À la gare de Bourg-en-Bresse, un comité d’accueil nous attendait, tout sourires, les bras ouverts et fraternels. C’était un événement, nous étions les premiers réfugiés que le foyer, et la ville, accueillaient. Quelques jours plus tard, ma mère et son compagnon étaient interviewés par le journal local, La Voix de l’Ain, qui publia un long article sur les péripéties de cette famille de rescapés des dictatures du Sud que nous étions, non sans inventer quelques épisodes, futiles cependant, sur les conditions de notre arrivée en France.
Sans tarder, le directeur du foyer en personne organisait des cours de français pour commencer à nous familiariser avec la langue. Je me souviens de son entrain, de l’enthousiasme qu’il mettait à essayer de nous faire prononcer correctement le « u » et les « ain », « on » et autres sonorités nasales du français que nos oreilles peinaient à entendre. La bonne humeur régnait. Nous étions en pays « ami », on nous accueillait car nous étions reconnus comme des victimes, en danger dans notre propre pays, et c’était un réconfort plein d’humanité. Bien sûr, le directeur, comme le directeur adjoint du foyer, étaient des gens de gauche, l’un PCF et l’autre PS, d’après mes souvenirs – tous deux, en tout cas, solidaires avec les persécutés des dictatures qui s’implantaient successivement depuis quelques années en Amérique latine. Je me souviens de discussions passionnées qui s’allongeaient jusqu’au petit matin dans notre séjour, avec les nouveaux amis français.

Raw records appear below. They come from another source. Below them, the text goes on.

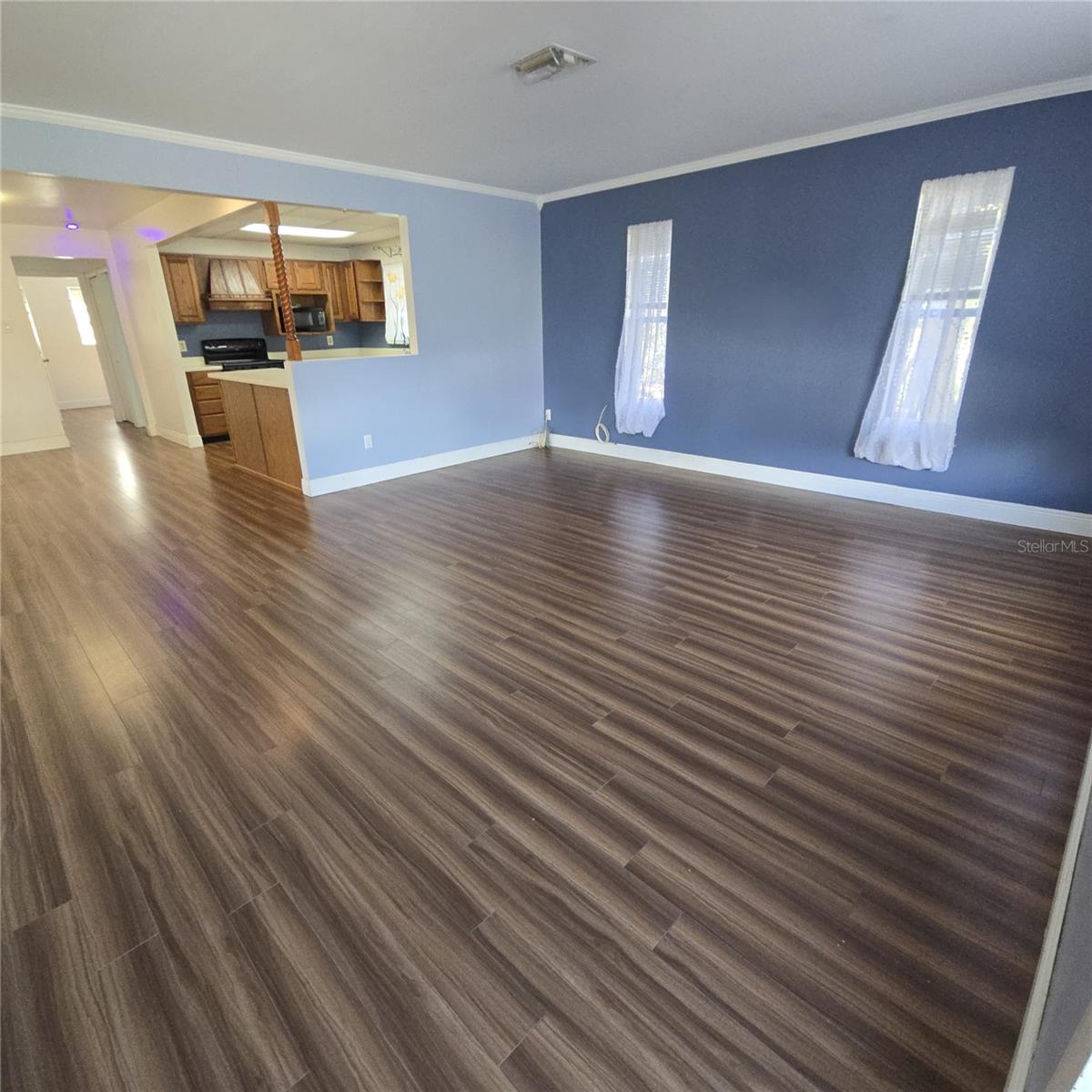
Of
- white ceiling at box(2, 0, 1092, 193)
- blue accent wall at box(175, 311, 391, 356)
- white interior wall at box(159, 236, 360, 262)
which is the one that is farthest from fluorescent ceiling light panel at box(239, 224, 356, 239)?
white ceiling at box(2, 0, 1092, 193)

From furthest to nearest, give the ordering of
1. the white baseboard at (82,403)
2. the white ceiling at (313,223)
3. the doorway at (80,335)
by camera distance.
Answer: the white baseboard at (82,403) < the doorway at (80,335) < the white ceiling at (313,223)

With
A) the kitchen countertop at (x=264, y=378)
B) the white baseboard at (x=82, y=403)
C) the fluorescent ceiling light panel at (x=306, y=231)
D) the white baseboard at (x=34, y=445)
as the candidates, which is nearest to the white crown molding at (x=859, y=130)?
the fluorescent ceiling light panel at (x=306, y=231)

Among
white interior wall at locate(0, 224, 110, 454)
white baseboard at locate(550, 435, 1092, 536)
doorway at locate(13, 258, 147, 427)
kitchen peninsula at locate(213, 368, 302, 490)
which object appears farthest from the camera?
doorway at locate(13, 258, 147, 427)

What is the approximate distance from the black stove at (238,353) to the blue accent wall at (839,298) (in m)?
4.32

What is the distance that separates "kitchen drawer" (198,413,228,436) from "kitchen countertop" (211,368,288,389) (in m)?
1.85

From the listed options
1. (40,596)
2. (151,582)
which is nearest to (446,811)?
(151,582)

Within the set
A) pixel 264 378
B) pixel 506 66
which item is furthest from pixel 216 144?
pixel 506 66

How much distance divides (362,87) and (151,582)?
2.96 m

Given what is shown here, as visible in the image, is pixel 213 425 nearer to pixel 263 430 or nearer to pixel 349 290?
pixel 263 430

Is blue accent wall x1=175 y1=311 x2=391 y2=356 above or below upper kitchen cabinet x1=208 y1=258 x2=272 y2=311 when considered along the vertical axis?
below

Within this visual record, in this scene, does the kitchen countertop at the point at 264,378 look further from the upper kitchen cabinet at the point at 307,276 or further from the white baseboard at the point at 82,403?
the white baseboard at the point at 82,403

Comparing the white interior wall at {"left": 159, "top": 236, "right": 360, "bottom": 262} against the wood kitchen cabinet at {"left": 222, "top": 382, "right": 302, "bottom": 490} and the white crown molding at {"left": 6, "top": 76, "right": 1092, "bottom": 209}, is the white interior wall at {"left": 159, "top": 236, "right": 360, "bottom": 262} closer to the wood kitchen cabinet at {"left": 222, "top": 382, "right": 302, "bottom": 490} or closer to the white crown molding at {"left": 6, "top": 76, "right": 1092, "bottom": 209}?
the wood kitchen cabinet at {"left": 222, "top": 382, "right": 302, "bottom": 490}

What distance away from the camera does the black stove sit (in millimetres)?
7426

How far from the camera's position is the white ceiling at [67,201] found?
4.54 meters
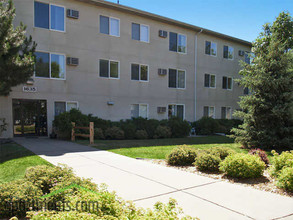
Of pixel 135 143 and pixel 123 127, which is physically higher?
pixel 123 127

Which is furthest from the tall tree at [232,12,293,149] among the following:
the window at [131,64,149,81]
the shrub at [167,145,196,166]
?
the window at [131,64,149,81]

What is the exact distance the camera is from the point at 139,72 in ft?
60.9

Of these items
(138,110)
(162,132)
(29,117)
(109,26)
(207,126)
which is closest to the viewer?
(29,117)

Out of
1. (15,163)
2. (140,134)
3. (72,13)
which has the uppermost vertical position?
(72,13)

À la rentrée de septembre, trois mois après notre arrivée, l’une des écoles élémentaires de la ville a ouvert une classe pour accueillir les enfants des familles de réfugiés – nous étions trois ou quatre familles déjà. La maîtresse, pleine de bonne volonté, devait nous apprendre le français pour que chacun puisse ensuite intégrer sa classe en fonction de son âge. Je me souviens de mon étonnement lorsque cette dame, a priori instruite puisque institutrice, me demanda si ce n’était pas trop difficile de nous adapter aux chaussures et aux vêtements occidentaux. Elle fut tout également surprise lorsque je lui appris, en riant, que nous n’étions pas habillés d’une plume et de rudimentaires cache-sexes, et que nous n’allions pas pieds nus. Nous lui avons montré sur une carte où se situaient nos pays, l’Argentine, le Chili, l’Uruguay, riant franchement de son ignorance qui nous semblait incongrue, dans un pays que nous pensions alors doté d’un niveau éducatif et culturel plus élevé que celui de nos propres pays, mais qui nous considérait, en retour, avec une hauteur paternaliste souvent mal placée, et que je continue, encore aujourd’hui, de déceler parfois, y compris là où je m’y attends le moins.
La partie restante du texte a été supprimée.